Faits divers

Des manifestants vont porter plainte devant le Comité P.  Ils auraient été frappés et gazés en cellule

IXELLES/ETTERBEEK Deux cent soixante-deux personnes arrêtées : tel est le dernier bilan des échauffourées de mardi entre forces de l’ordre et sympathisants du candidat Tshisekedi aux élections présidentielles en RDC dans le quartier Matonge, à Ixelles.

Heureusement, hier, la journée a été plutôt calme. Une trentaine de pro-Tshisekedi ont tout de même effectué un sit-in pacifique sur le square du Bastion, non loin de la Porte de Namur. Il n’était pas autorisé mais a été toléré. Et s’est déroulé sans incidents.

C’est plutôt la nuit de mardi à mercredi qui aurait été agitée, selon divers témoignages. En effet, une centaine de manifestants, arrêtés administrativement et placés en cellule au complexe Géruzet, à Etterbeek, auraient été victime de gazages systématiques, entre 3 h et 5 h du mat, voire de passages à tabac.

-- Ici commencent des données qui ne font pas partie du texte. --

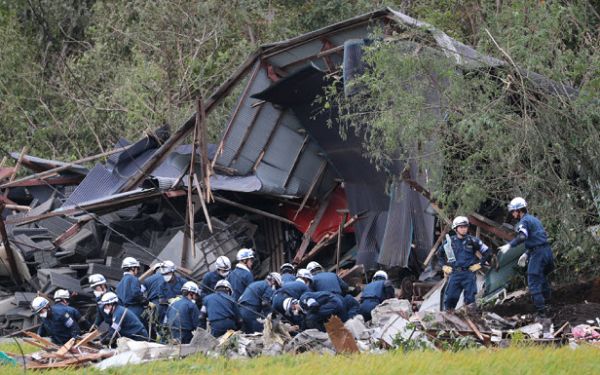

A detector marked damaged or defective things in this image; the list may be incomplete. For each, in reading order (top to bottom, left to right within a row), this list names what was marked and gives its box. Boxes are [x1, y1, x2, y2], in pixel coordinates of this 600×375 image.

broken wooden plank [326, 316, 358, 354]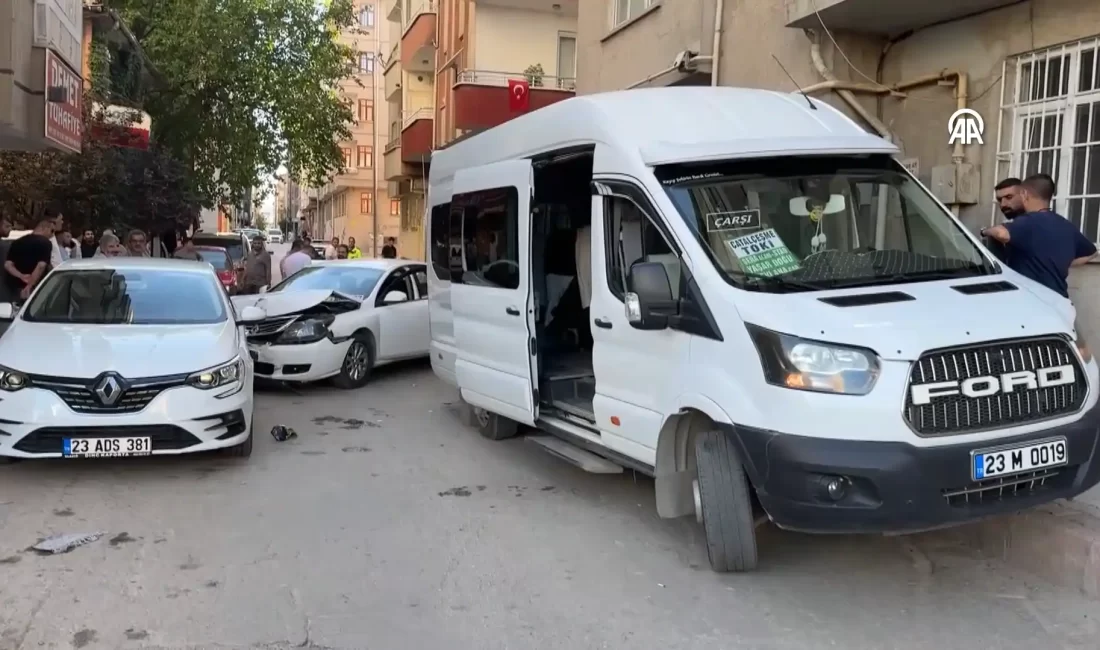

Un témoin raconte : “Nous étions de 10 à 20 personnes par cellule. Il n’y avait pas d’agressivité mais nous faisions du bruit, notamment en scandant des chants anti-Kabila. Vers 23 h, un policier qui se croyait plus malin que les autres nous a dit : “De toute façon ça ne sert à rien, Kabila a gagné.” Cela a fait monter la tension et on a fait plus de bruit”, explique Joseph Mbeka.

Il poursuit : “Vers 2 h, 3 h du matin, un escadron d’intervention équipé de casques et de matraques est arrivé. Ils sont rentrés dans la cellule à gauche de la nôtre et on a entendu des cris et des bruits sourds. Ensuite, ils sont venus chez nous. Ils ont gazé et donné des coups de poing et de matraques en ciblant les fauteurs de troubles. Un ami a interpellé les policiers : Pourquoi vous les tapez comme ça? Vous n’avez pas le droit. Ils lui sont tombés dessus à une dizaine.”

“C’est une bavure! Il faut que les responsables soient traduits en justice” , conclut Joseph Mbeka, selon lequel les policiers ont effectué un gazage continu jusqu’à 5 h du matin , heure à laquelle ils ont été relâchés. Au moins sept personnes ont, selon le même homme, décidé d’aller porter plainte aujourd’hui devant le Comité P.

À la zone de police Bruxelles-Ixelles, on dit ne pas être au courant de ces événements. Mais que, si une plainte est déposée, enquête sera faite par le service de contrôle interne.

Du côté du cabinet du bourgmestre d’Ixelles, on fait savoir que si les faits sont avérés, ils sont extrêmement graves et que le bourgmestre encourage les plaignants à déposer plainte. Et à le contacter.